Welcome to that little spot in the week that forces you to look outside the English language for your cinematic offerings. Foreign Friday is here to inject just a little bit of culture into your film watching habits. Since this week sees the release of Guillermo del Toro’s tribute to the mega monster films of times past in Pacific Rim, it only seemed right to feature a film with the strange and monstrous. Pack your running shoes as we travel to South Korea with The Host.
In a small American military lab in South Korea, two doctors are finishing up their day. Standing between them and the day’s finish line are copious bottles of formaldehyde. Despite his protests, the Korean doctor follows the directions of his superior and goes about disposing of the chemical down the sink drain, leading directly to the Han River. Years later on a seemingly normal day, a large amphibious beast emerges from the river to wreak havoc on the metropolis of Seoul. In the mayhem that ensues, Park Gang-du (Song Kang-ho), a less-than-intelligent shop worker, loses his daughter Hyun-seo (Go Ah-sung). With the city on lockdown by the American military and Gang-du in quarantine, he and his family must not only find a way to escape but to locate and rescue his daughter.
If you were to look at nothing but posters and images from the film you would be justified in believing that this is your typical monster film. Of course I only make this statement to highlight how this assumption is completely incorrect. Sure, the film’s central story is greatly concerned with the monster that seems to have a taste for human flesh and chaos; but with the world’s continued political awareness and the increasing military presence, especially by outside countries, there is just so much more story to be told concerning the way the situation is handled. I am a proud American so the negative light in which the country is portrayed in the film is slightly upsetting, although it is difficult to call it unfounded. The first scene between the two doctors plays to a point of parody with the ridiculous lengths it goes to vilify the American doctor.
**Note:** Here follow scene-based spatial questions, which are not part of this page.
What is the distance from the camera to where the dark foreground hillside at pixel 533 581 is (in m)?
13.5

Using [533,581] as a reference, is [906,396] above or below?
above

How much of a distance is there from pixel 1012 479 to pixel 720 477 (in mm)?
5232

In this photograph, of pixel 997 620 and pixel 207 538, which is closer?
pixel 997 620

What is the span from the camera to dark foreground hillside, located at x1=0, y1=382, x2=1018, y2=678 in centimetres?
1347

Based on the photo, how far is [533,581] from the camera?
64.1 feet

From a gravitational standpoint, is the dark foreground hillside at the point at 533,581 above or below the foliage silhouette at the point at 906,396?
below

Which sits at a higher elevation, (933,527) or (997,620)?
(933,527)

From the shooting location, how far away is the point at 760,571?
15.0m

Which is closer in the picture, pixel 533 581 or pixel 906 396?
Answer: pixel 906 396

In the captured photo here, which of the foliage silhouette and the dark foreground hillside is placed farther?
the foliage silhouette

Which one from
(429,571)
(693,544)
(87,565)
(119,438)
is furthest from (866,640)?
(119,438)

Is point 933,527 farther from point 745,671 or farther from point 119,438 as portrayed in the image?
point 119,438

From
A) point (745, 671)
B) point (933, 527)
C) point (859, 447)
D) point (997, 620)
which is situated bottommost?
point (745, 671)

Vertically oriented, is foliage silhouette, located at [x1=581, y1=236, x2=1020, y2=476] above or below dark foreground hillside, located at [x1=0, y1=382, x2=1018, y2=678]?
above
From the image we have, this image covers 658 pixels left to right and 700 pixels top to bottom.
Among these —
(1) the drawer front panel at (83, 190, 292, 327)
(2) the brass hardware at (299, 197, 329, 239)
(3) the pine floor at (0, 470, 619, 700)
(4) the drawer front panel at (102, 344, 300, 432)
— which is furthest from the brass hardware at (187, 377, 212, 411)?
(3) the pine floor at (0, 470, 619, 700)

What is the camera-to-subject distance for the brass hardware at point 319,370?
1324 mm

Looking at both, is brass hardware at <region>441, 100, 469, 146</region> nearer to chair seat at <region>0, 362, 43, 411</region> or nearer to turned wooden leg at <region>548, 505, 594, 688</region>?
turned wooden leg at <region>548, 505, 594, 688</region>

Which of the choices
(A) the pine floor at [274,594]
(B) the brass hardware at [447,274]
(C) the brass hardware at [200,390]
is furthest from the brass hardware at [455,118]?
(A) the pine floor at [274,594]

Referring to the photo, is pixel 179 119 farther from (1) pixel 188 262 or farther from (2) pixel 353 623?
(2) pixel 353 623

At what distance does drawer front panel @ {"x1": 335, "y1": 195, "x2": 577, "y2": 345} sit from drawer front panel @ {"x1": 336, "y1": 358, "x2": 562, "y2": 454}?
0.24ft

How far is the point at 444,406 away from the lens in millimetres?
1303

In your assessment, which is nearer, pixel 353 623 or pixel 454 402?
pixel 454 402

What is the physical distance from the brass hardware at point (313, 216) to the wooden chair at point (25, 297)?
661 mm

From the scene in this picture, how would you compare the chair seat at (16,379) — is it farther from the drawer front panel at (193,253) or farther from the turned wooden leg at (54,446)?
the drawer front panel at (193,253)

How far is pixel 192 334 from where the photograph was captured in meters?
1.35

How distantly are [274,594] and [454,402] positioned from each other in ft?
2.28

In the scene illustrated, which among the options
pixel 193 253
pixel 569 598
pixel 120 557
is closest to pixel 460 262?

It doesn’t go so far as to look into the camera and state, “This is all America’s fault”, but it might as well have.
As the film continues, the spotlight is reduced to a smaller torch and it makes the message more palatable. In this case the Americans were the cause of the problem, but it is not only the American military presence but also the Korean’s political handling of the Americans that can be called out for the continuance of the travesties. There is the go-to characterization of the government as inept and unable to fulfill the duties that it is specifically designed for. The leaders care only about ending the ordeal with the least amount of damage to their image and have little care for the people involved. In fact, the media is often just as much to blame, with a 24-hour news cycle that is constantly starved for the next new and exciting sound bite. As soon as one person mentions a possible cause or effect, the perfectly coiffed television anchor is there to parrot the unchecked “facts”. Exploring the politics of tragic situations has become slightly typical in more recent films but in this case it feels quite specific to the current Korean climate, primarily with an American military presence, and keeps the film from feeling derivative.
Of course a monster film wouldn’t be that without its monster. While the CGI is occasionally distracting in its lack of polish, the creature design on display is impressive. The filmmakers are careful to show that this isn’t some alien but rather an effect of a selfish doctor’s carelessness with chemicals. The creature is the result of a mutation of some animal within the river and the way it interacts with its surroundings and moves about its environment proudly reflects that. Many will probably not notice it and will simply think it’s a scary looking monster (don’t get me wrong, it is absolutely a scary looking monster), but the small touch shows a careful eye with an attention to detail that is greatly appreciated.
I also shouldn’t forget to mention the family story that propels most of the film forward. The monster forces Gang-du to finally man up and be a father. You can tell that the man loves his daughter but in his losing her he must now fully show it. His lay about nature is compromised and he basically must entirely change his character in order to answer this unrequested call. The annoyed brother character, portrayed by Park Hae-il, leans a bit too hard on the holier than thou stereotype; but the remaining members of the family have an authenticity to them that is a welcomed change to a genre that is typically littered with stock characters. The ending of the film will do things that you will assuredly not expect, mostly in service to the film’s deeper political message, but its main character undergoes a growth that is well-earned and surprising in a film that features a mutated amphibious beast.
The modern day monster film is kind of forced to be more than simply its monster. While past films could rely on interesting character design or an awe inspiring image, filmgoers now expect a bit more than simple destruction with their mutated beasts. The Host certainly looks to provide. The political undertones are so strong within the film that they nearly stop being undertones (although overtones still doesn’t seem to be the right word). The film does not really offer up a solution, except perhaps a need to pay better attention to its people, but strongly posits that the government is self-obsessed and broken. Amid all of the chaos is a smaller story about family. The characters are fully developed and Kang-ho Song’s portrayal of Gang-du stands out in its ability to show the struggles of rapid mandated growth. This little story however occasionally gets lost in the political posturing and monstrous havoc, although it offers the most emotional connectivity. The Host is a monster film with plenty of meat on its bones and even though its political message is aggressive it certainly isn’t unnecessary.